Thanks a million David, much appreciated. Doesn't say where this artist gets his wood or how he treats it, save that he looks for rotting wood on long walks...


----------



## stereo.pete (Jun 12, 2012)

Tristan, amazing find and I agree those would be perfect. I would love a set for steaks myself although Dave brings up a great point. The last thing I need is to die from some fungus because I am into an esoteric hobby.


----------



## DWSmith (Jun 12, 2012)

I have some replies on NCWW and the one I am interested in is a terrific turner. Stay tuned for more info.

Yes, I believe he looks for downed trees and seems to be very interested in spalted maple. Another craftsman on NCWW does steak plates and I tried my best to trade for four cherry plates a while ago but he wouldn't bite. I will also provide his name later.


----------



## stereo.pete (Jun 12, 2012)

Thanks for your help Dave!


----------



## DWSmith (Jun 12, 2012)

Contact this guy: 
www.sandersfinewoodworking.com
[email protected]

Check out the web site and see if this is equal to what you were looking for or if the prices look better. I'm sure if there is anything you want special Steve can make it for you.


----------



## AFKitchenknivesguy (Jun 12, 2012)

I'm not understanding, bowls as steak plates?


----------



## Tristan (Jun 13, 2012)

I believe these wood workers can make a range of things.
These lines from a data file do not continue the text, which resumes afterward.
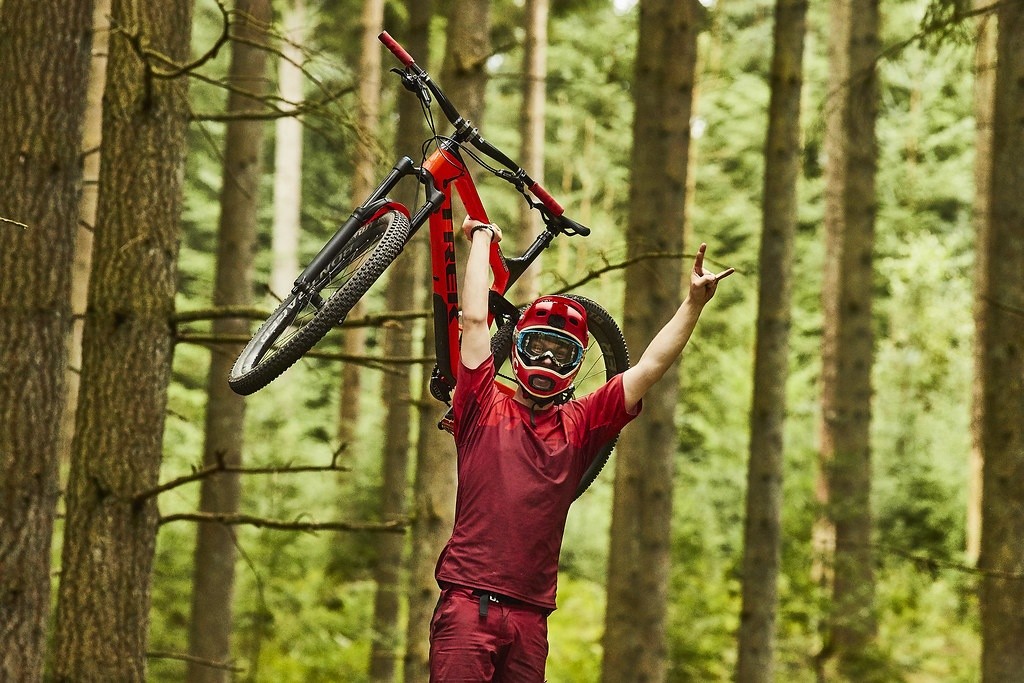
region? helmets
[511,295,588,399]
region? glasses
[517,330,582,368]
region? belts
[473,588,516,616]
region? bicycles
[227,25,632,506]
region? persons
[426,212,734,683]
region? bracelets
[470,224,495,242]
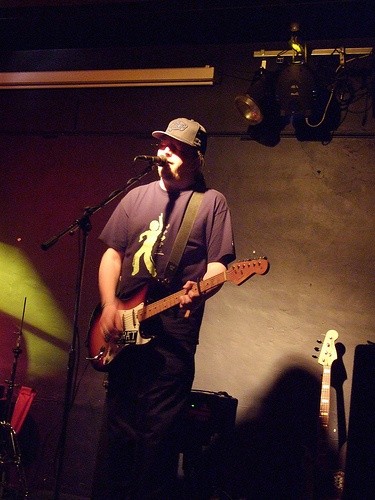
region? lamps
[231,68,276,128]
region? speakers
[162,392,238,500]
[342,344,375,500]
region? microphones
[136,154,167,166]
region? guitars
[313,328,345,500]
[86,256,271,373]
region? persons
[96,117,235,500]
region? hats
[152,118,207,154]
Dave is just joining the dots so that we can see their work and contact them on our requirements. 

I ultimately plan to make a set of 6 steak plates, out of highly figured wood, that is food safe, and that retains much of its natural character (e.g. partial natural boundaries say on 30% of the perimeter) as I think it preseves the 'craftsmanship' of the piece.

Any help I can get in being pointed to the right direction is much appreciated...


----------



## SpikeC (Jun 13, 2012)

A plate is just a very shallow bowl.


----------



## AFKitchenknivesguy (Jun 13, 2012)

:groucho:


SpikeC said:


> A plate is just a very shallow bowl.


----------



## Pabloz (Jun 23, 2012)

How about these? Would they work warmed as an table plate???

http://www.japanwoodworker.com/product.asp?s=JapanWoodworker&pf_id=21%2E800%2E03&dept_id=22909


----------